Poker & the Law
Alan Dershowitz and Charles Nesson have a few things in common. They’re both renowned Harvard Law professors. They’re both provocative. And they both love poker.
It’s that final commonality that’s making headlines, at least in the Boston Herald (HT: Conglomerate blog). The somewhat unlikely Crimson couple are fighting for the legalization of online poker. Nesson has teamed up with some Harvard Law students to anatomy the Global Poker Strategic Thinking Society, while Dershowitz is helping defending an executive facing charges related to an offshore sports-betting Web site.
Gaming law is in vogue.
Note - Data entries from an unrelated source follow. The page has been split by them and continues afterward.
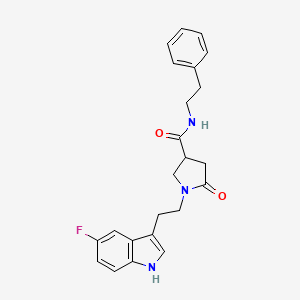 molecular formula C23H24FN3O2 B11356227 1-[2-(5-fluoro-1H-indol-3-yl)ethyl]-5-oxo-N-(2-phenylethyl)pyrrolidine-3-carboxamide 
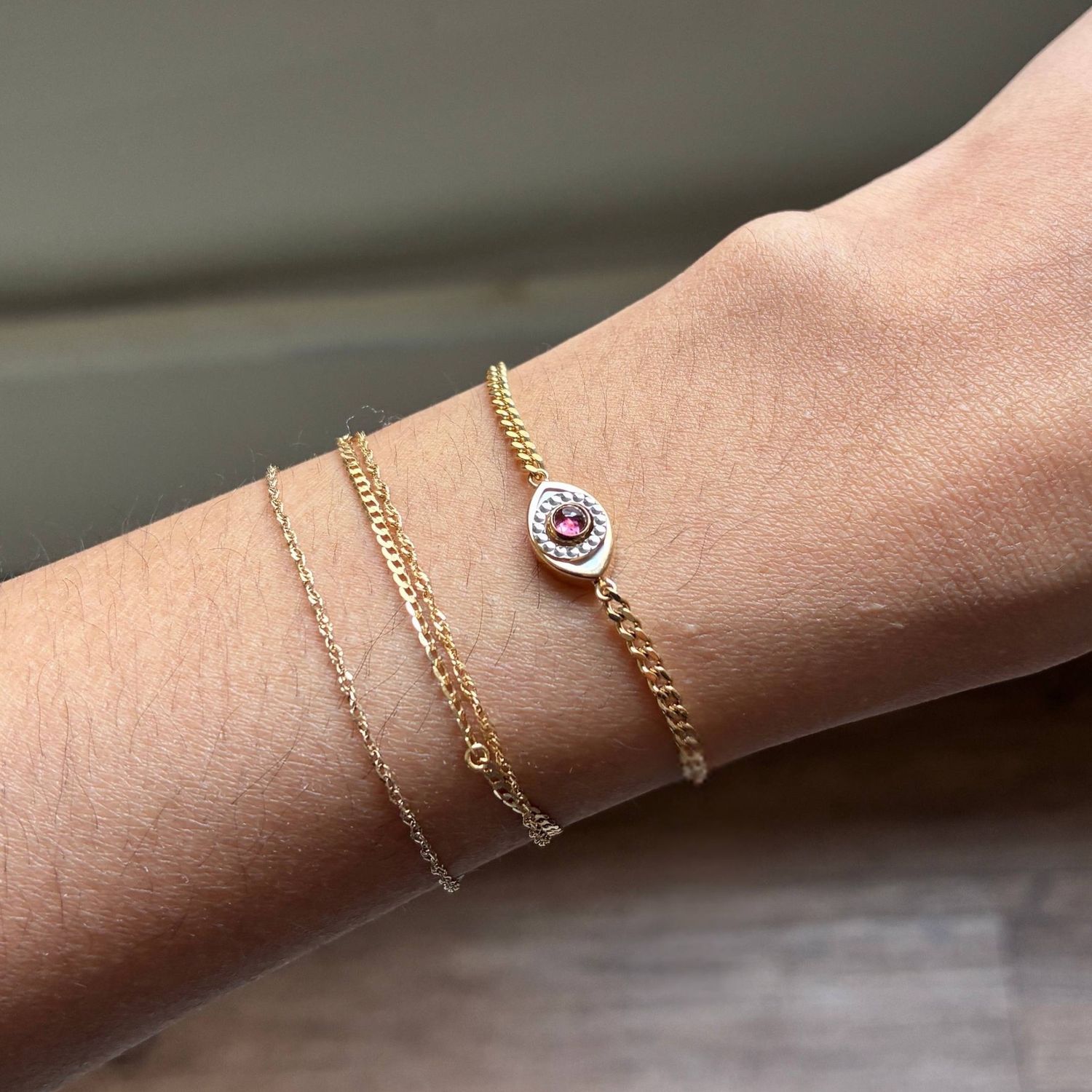 Pink Tourmaline Reversible Evil Eye Bracelet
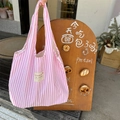 Rosa-weiß gestreifte Canvas-Einkaufstasche mit 'my wonderful life' Label für Damen - Vertikal Rosa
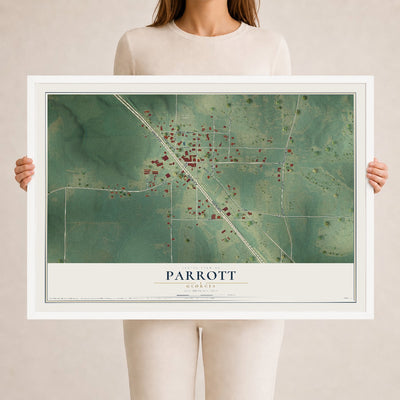 Parrott, Georgia map print, 24" x 36" W/ White Ayous Wood Frame mockup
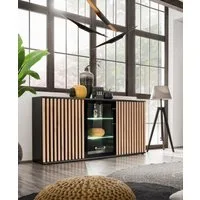 ASM-Moebel Kommode Anrichte CAMERON ZHJ mit Lamellen Led B. und Push-Click System, Mit Led Beleuchtung, Push-Click System und Lamellen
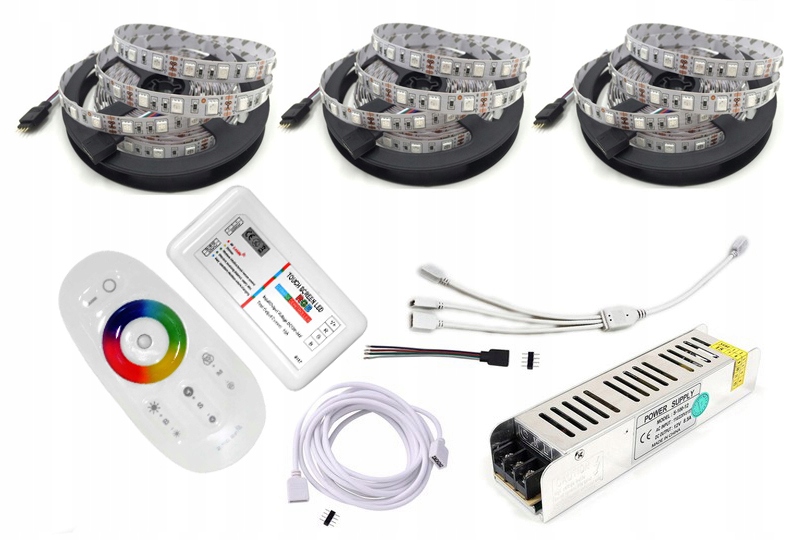 Taśma Led Zestaw 15m Rgb 5050 60/M Pilot Dotyk Rf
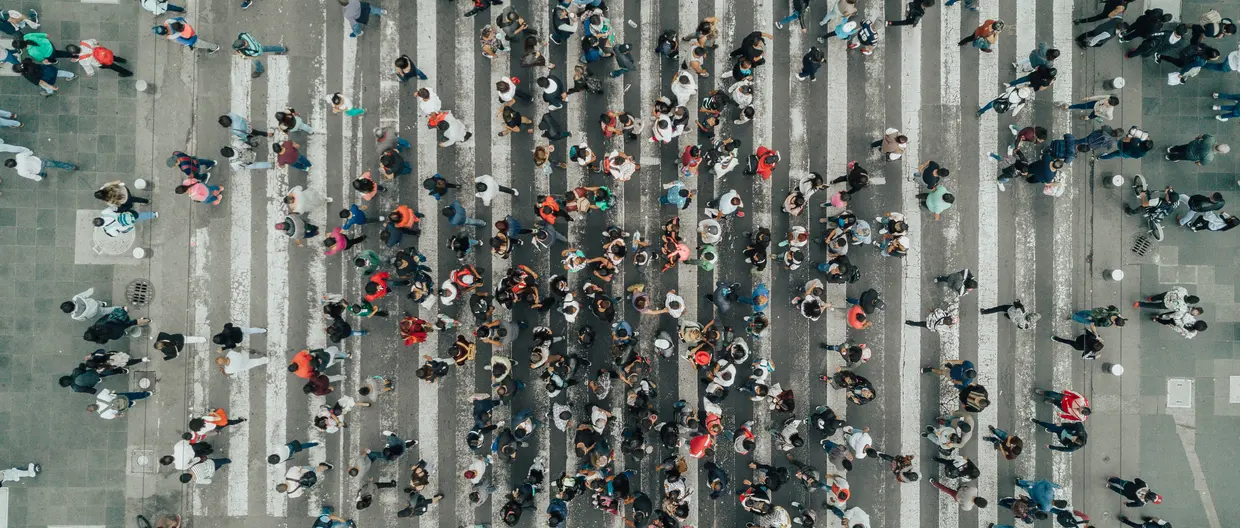 Crowd People Walking Road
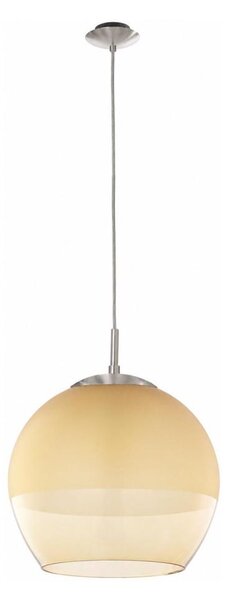 BRILAGI-LED Závesný luster na lanku RETRO GLASS 1xE27/60W/230V matný chróm/dymová béžová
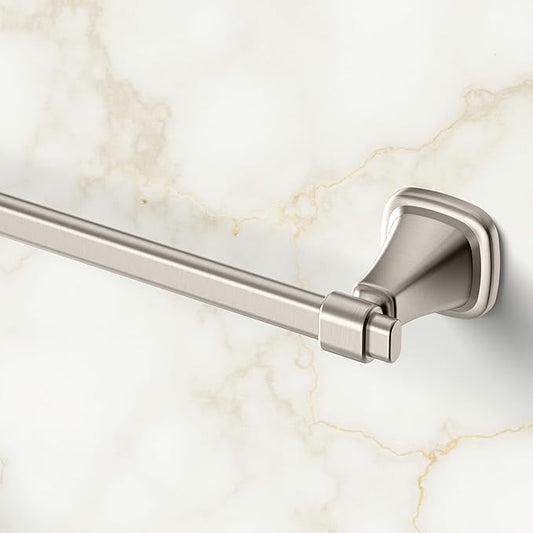 Gatco 5511SN Beverly Towel Bar | Elegant Wall-Mounted Bathroom Towel Bar | Luxury Design, Heavy Duty Metal, EZ Ancor Mounting | Satin Nickel Finish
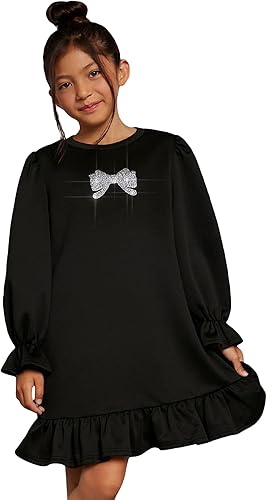 WDIRARA Vestido de manga con volantes y cuello redondo y estampado de lazo para niña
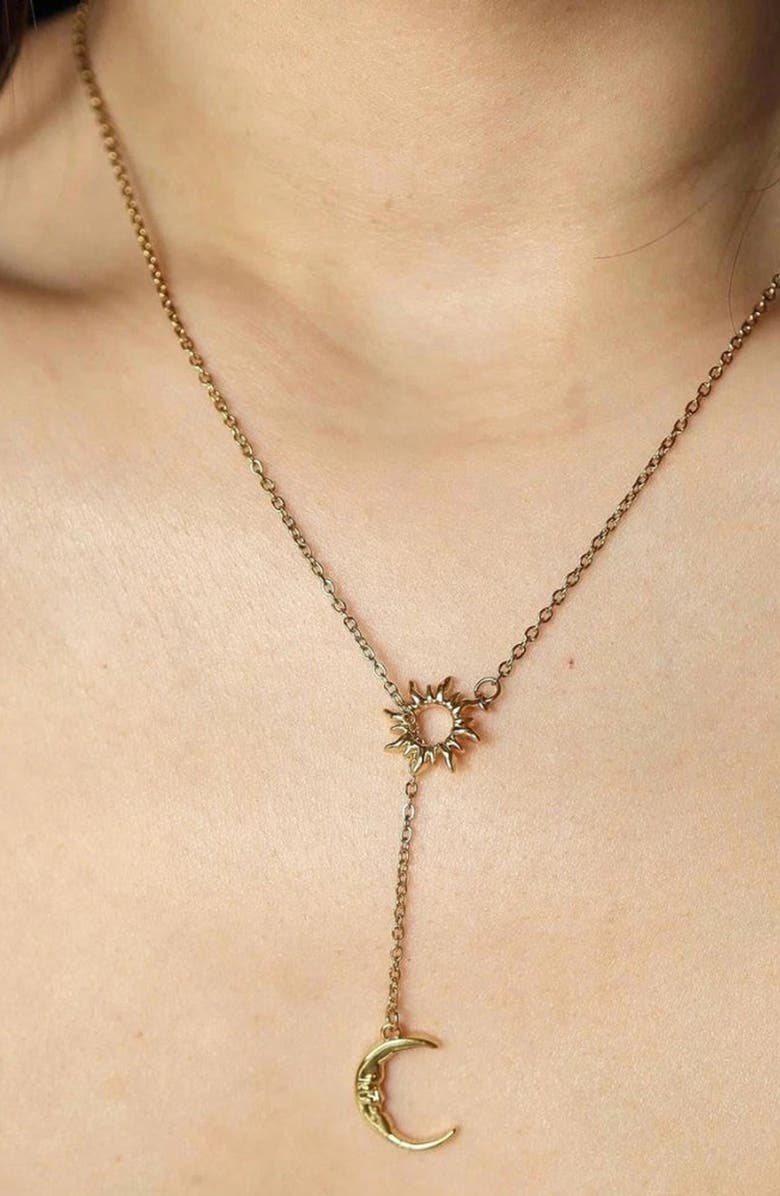 Humanist Beauty Sun and Moon Lariat Necklace, Alternate, color, Gold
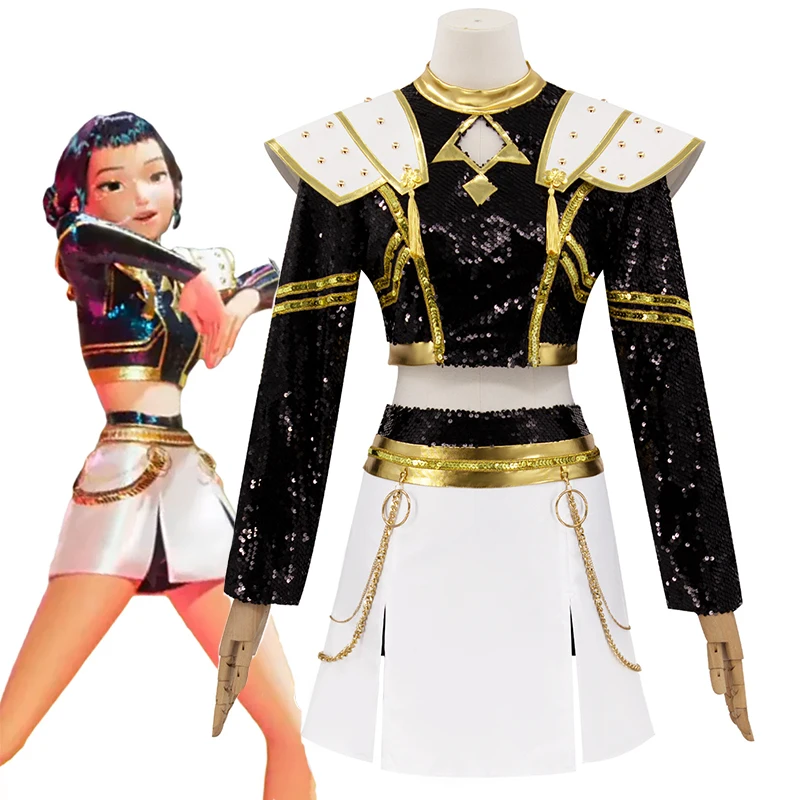 Traje de baile de estrella Kpop para adultos, disfraz de Halloween, vestido elegante para mujeres, cazadores de demonios KPop, traje negro Zoey, Cosplay de Anime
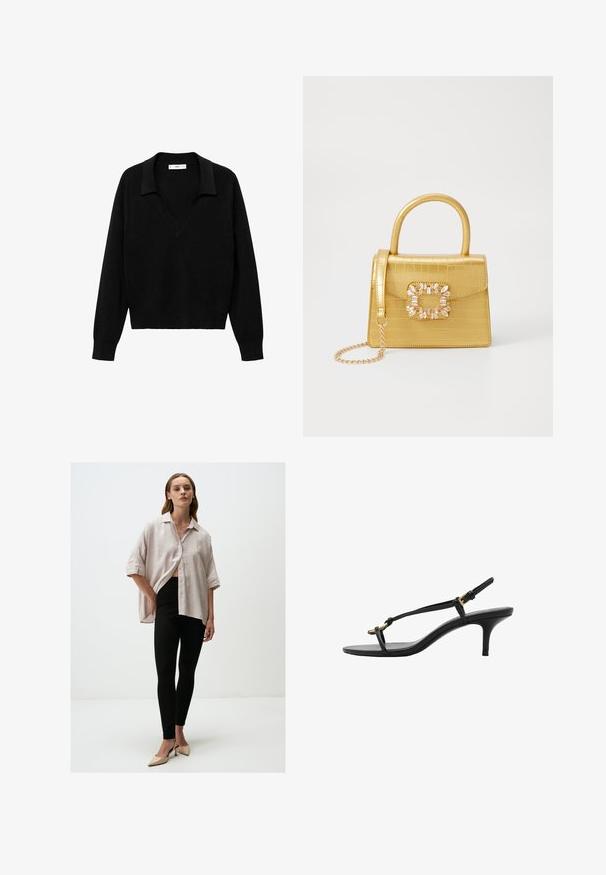 Czarny sweter typu pulower z dekoltem w serek i kołnierzykiem. Wykonany z miękkiego materiału, posiada długie rękawy i luźny krój.; Jasnoróżowa, oversize koszula z krótkim rękawem, z zapięciem na guziki, w połączeniu z czarnymi legginsami i nude szpilkami. Proste, gładkie tekstury.; Czarne skórzane sandały na koturnie z cienkimi paskami, złotą klamrą i minimalistycznym pętelką na palce na białym tle.; Żółta torebka z faux-krokodylka o wyrafinowanej konstrukcji, z górnym uchwytem, odpinanym łańcuszkiem oraz dekoracyjnym kryształowym zdobieniem na zapięciu.; Złote metalowe kolczyki o eleganckim, zakrzywionym kształcie. Posiadają charakterystyczny szpiczasty kształt, polerowaną powierzchnię oraz zapięcie na zawias.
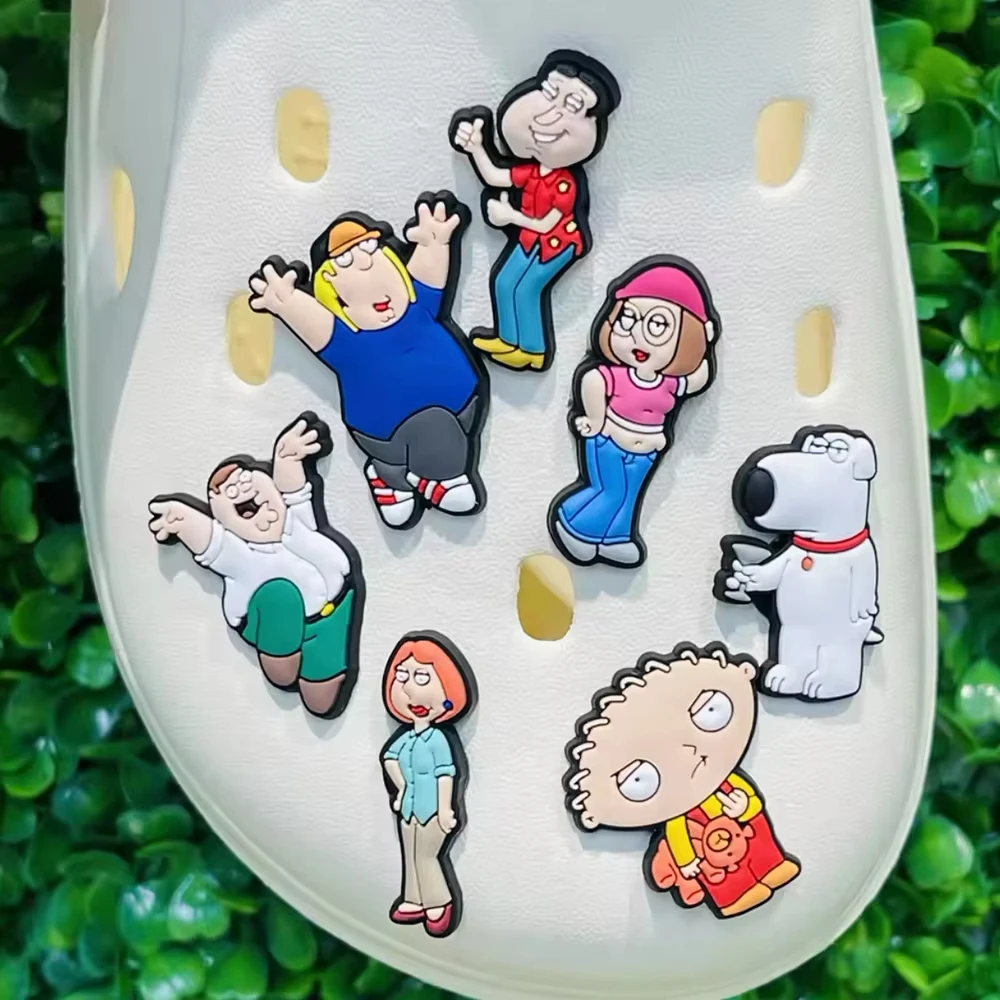 6-24PCS Cartoon Funny Family Shoes Charms for Clog Sandals Mix Wholesale PVC Decor Buckle Detachable DIY Waterproof To Xmas Gift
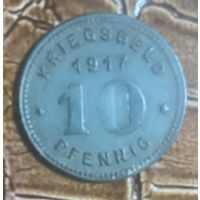 Монета 10 пфеннигов 1917 год. Виттен. Веймарская республика.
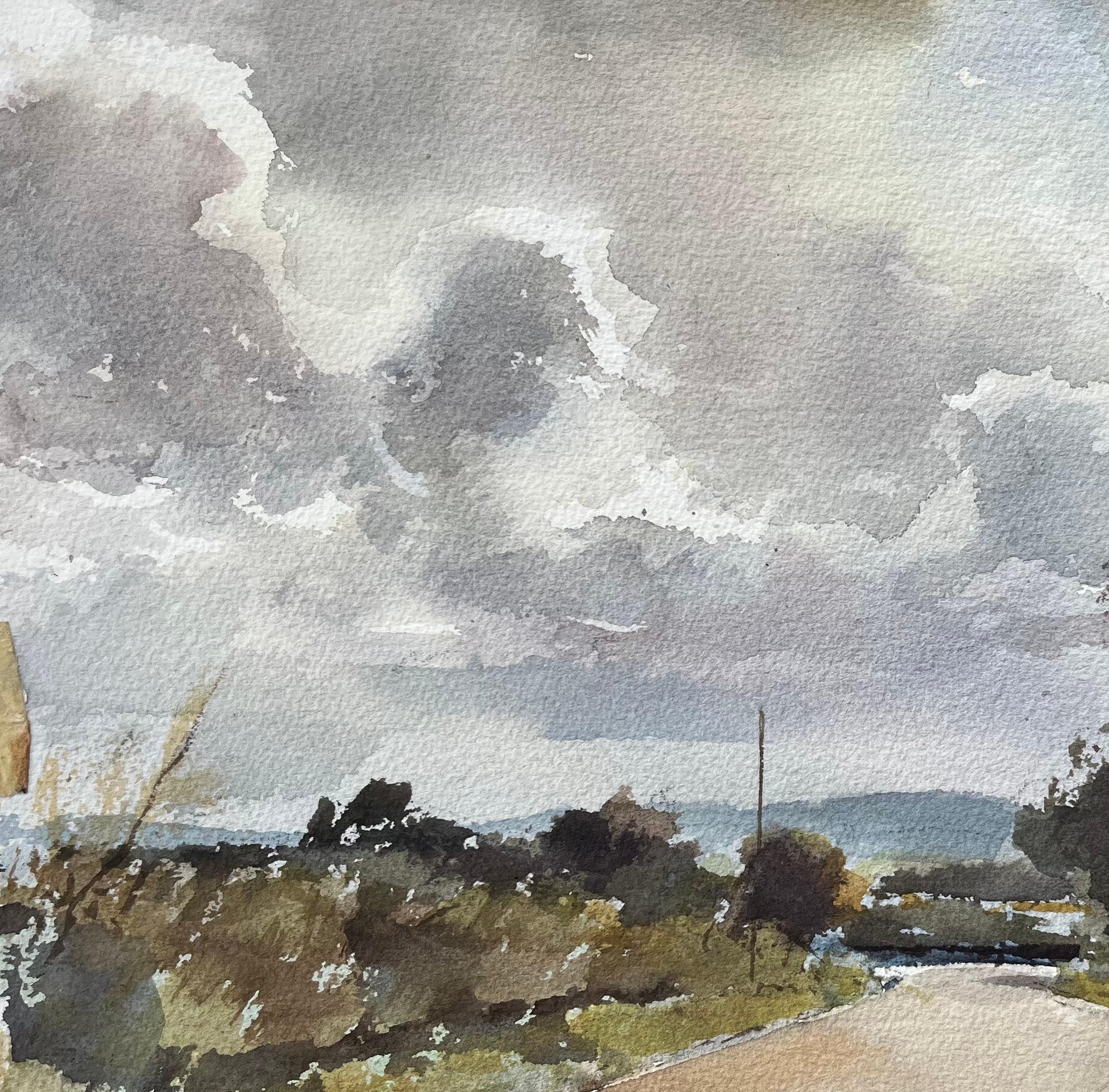 British Watercolor of a Countryside Road Under Dramatic Clouds For Sale 1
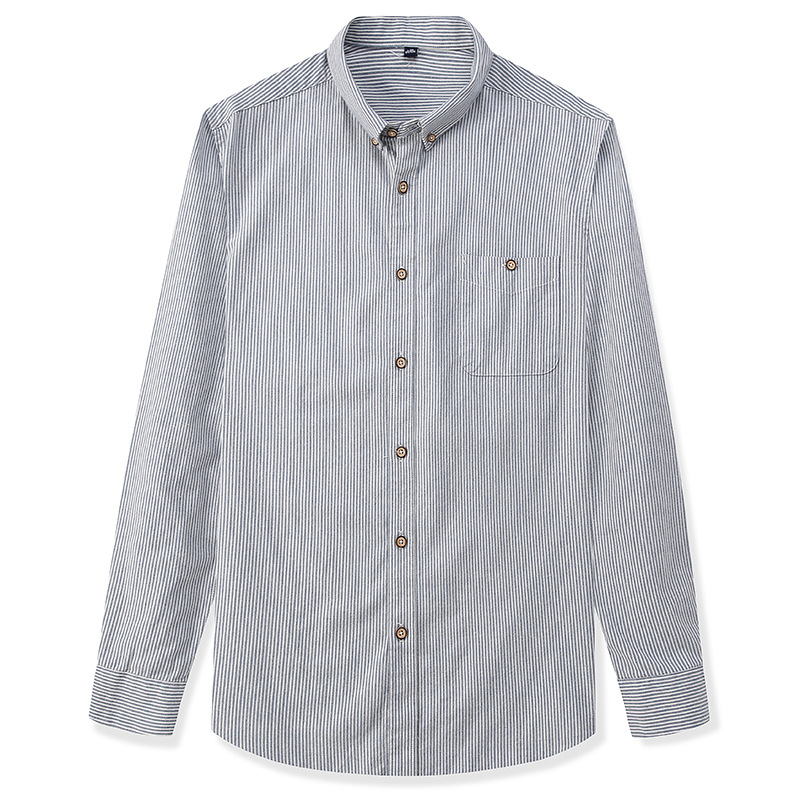 Dongyu camisa de rayas de primavera y verano para hombres camisa de manga larga japonesa cuello cuadrado Camisa de rayas casual en stock al por mayor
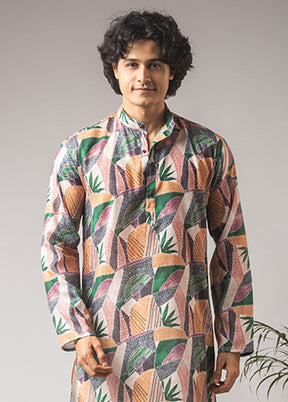 Multicolor Silk Kurta & Pajama Set
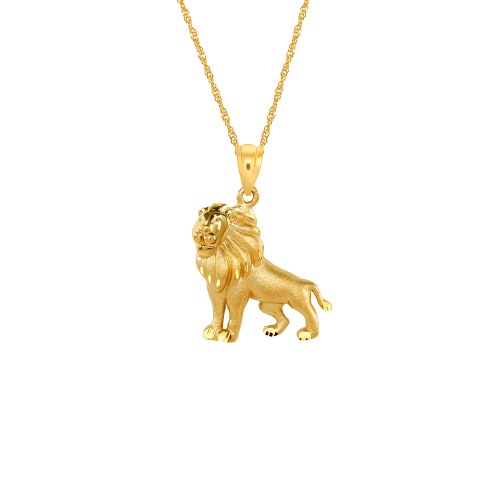 14k Solid Gold Lion Pendant on 18 Solid 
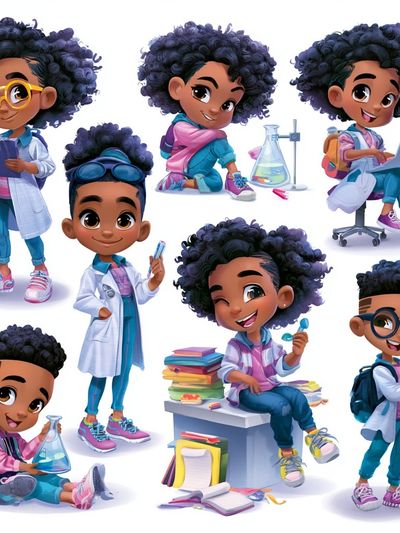 Black Girl STEM Kids Illustration Poster. poster print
Indeed, there’s a Harvard Law course taught on the subject, by visiting professor Keith Washburn. “that lesson will address questions like these in dealing with an industry that lies at a shadowy and uncertain gray area where law meets morality, commerce and social problems,” reads the course description. “The evils attributed to gambling are subject to widespread disagreement and the justifications for prohibiting or regulating gaming have varied across day and across specific gaming industries.”
Nesson told the Herald and says here he was affronted when Congress banned
Nesson, who first wowed the Law Blog with his Second Life course, says that playing poker has tremendous benefits to lawyers-in-training. Its really the poker way of thinking that is the most deeply intriguing thing to me, Nesson said. The essence of poker is that trade of seeing from the other persons point of view.” He tells the Herald advice for his students: If they want to do something useful in their external date, they should play poker.